### Texte à lire:
==================================================
Accomplir sans gagner la confiance

Quel bilan tirez-vous du mandat du gouvernement Couillard?

Le Parti libéral du Québec entre en période électorale dans une situation qui paraît idéale en théorie. Comme gouvernement sortant, il présente une économie en pleine croissance, des finances publiques dans le vert et une idée claire de la relation du Québec avec le reste du pays. Or, la population semble hésiter à renouveler sa confiance envers les libéraux, car il est difficile de saisir quelle était la vision de ce parti pour le modèle québécois.

En termes de relations avec la fédération canadienne, le gouvernement Couillard aurait pu continuer le mutisme des 20 dernières années sur cette question dans le but d’éviter des débats qui lui sont défavorables. Or, il a eu la lucidité d’y mettre fin avec la publication de la politique Québécois, notre façon d’être Canadien. Cette initiative d’affirmation nationale n’est pas une simple défense du fédéralisme, mais la reconnaissance qu’un dialogue est nécessaire pour que les communautés et les nations formant le Canada puissent mieux vivre ensemble. Elle innove puisqu’elle propose une démarche à plusieurs, pas seulement entre le gouvernement fédéral et le Québec. Ainsi, elle met fin à la logique des deux solitudes qui ne tient pas compte de la diversité du pays et de la nécessaire réconciliation avec les Premières Nations, les Métis et les Inuits.

Bref, le gouvernement tente de changer le statu quo de façon méthodique afin d’écarter les stéréotypes du passé qui ne collent plus à la réalité d’aujourd’hui.

Par contre, nous ne retrouvons pas une vision aussi claire lorsqu’il est question de l’avenir du modèle québécois qui constitue la principale question politique pour de nombreux citoyens.

Dans les faits, le gouvernement a favorisé la plus grande croissance des 20 dernières années du PIB québécois. Nous sommes devenus l’une des provinces avec le plus faible taux de chômage dans le pays. Grâce à cela, les finances publiques sont en meilleure santé que dans la plupart des autres provinces. Bref, un contexte qui nous indique que le modèle québécois fonctionne. Il est d’ailleurs source d’inspiration dans le reste du pays, notamment en matière de famille et d’assurance médicaments.
==================================================
### Documents sources:
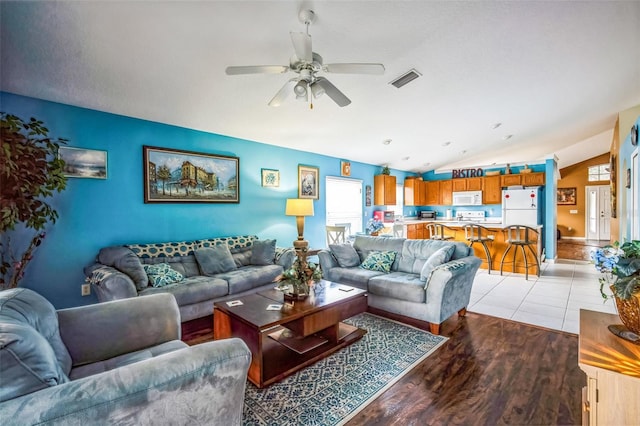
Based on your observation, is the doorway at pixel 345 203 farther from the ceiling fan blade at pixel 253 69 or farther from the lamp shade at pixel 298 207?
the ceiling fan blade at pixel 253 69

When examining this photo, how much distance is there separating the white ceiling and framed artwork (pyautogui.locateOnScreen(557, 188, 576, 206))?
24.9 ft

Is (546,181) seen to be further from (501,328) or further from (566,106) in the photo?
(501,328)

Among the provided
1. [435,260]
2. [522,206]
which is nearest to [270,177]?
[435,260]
==================================================
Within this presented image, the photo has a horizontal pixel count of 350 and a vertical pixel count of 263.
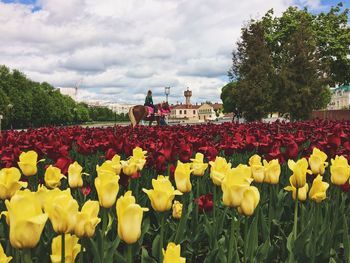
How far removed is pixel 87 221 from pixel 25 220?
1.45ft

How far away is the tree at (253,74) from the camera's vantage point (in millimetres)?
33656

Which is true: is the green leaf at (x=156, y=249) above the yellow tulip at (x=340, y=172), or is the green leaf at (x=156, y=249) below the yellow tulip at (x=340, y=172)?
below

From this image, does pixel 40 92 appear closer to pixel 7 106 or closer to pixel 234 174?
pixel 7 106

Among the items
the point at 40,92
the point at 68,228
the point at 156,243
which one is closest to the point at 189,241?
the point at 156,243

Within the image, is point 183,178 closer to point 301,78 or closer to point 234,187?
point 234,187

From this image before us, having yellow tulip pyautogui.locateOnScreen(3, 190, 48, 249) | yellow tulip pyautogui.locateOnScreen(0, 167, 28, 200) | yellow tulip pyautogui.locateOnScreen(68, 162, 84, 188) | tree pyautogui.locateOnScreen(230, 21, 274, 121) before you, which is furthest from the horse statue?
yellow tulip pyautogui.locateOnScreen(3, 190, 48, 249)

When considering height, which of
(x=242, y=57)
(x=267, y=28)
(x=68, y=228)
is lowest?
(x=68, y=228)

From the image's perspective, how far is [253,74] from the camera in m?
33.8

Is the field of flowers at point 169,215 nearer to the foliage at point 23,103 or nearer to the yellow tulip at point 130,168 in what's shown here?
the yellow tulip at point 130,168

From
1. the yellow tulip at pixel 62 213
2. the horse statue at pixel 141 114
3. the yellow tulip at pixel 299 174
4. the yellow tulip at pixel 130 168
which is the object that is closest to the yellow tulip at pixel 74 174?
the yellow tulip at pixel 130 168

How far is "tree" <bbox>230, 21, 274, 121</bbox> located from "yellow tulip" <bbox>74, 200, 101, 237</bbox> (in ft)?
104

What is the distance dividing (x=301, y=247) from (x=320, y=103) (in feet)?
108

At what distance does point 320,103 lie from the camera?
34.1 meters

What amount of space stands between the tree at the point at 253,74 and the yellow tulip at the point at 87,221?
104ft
==================================================
### Travail demandé:
1) Transcrivez le passage du texte sur le gouvernement Couillard qui commence à « Quel bilan tirez-vous » et se termine à « le modèle québécois. ».
2) Répondez brièvement à ces questions sur le texte sur le gouvernement Couillard :
(a) Quelle politique le gouvernement a-t-il publiée sur les relations du Québec avec la fédération canadienne ?
(b) Quelle croissance le gouvernement a-t-il favorisée ?
(c) Dans quels domaines le modèle québécois est-il une source d'inspiration pour le reste du pays ?

### Résultats attendus:
1)
Quel bilan tirez-vous du mandat du gouvernement Couillard?

Le Parti libéral du Québec entre en période électorale dans une situation qui paraît idéale en théorie. Comme gouvernement sortant, il présente une économie en pleine croissance, des finances publiques dans le vert et une idée claire de la relation du Québec avec le reste du pays. Or, la population semble hésiter à renouveler sa confiance envers les libéraux, car il est difficile de saisir quelle était la vision de ce parti pour le modèle québécois.

2)
(a) La politique Québécois, notre façon d'être Canadien.
(b) La plus grande croissance du PIB québécois des 20 dernières années.
(c) La famille et l'assurance médicaments.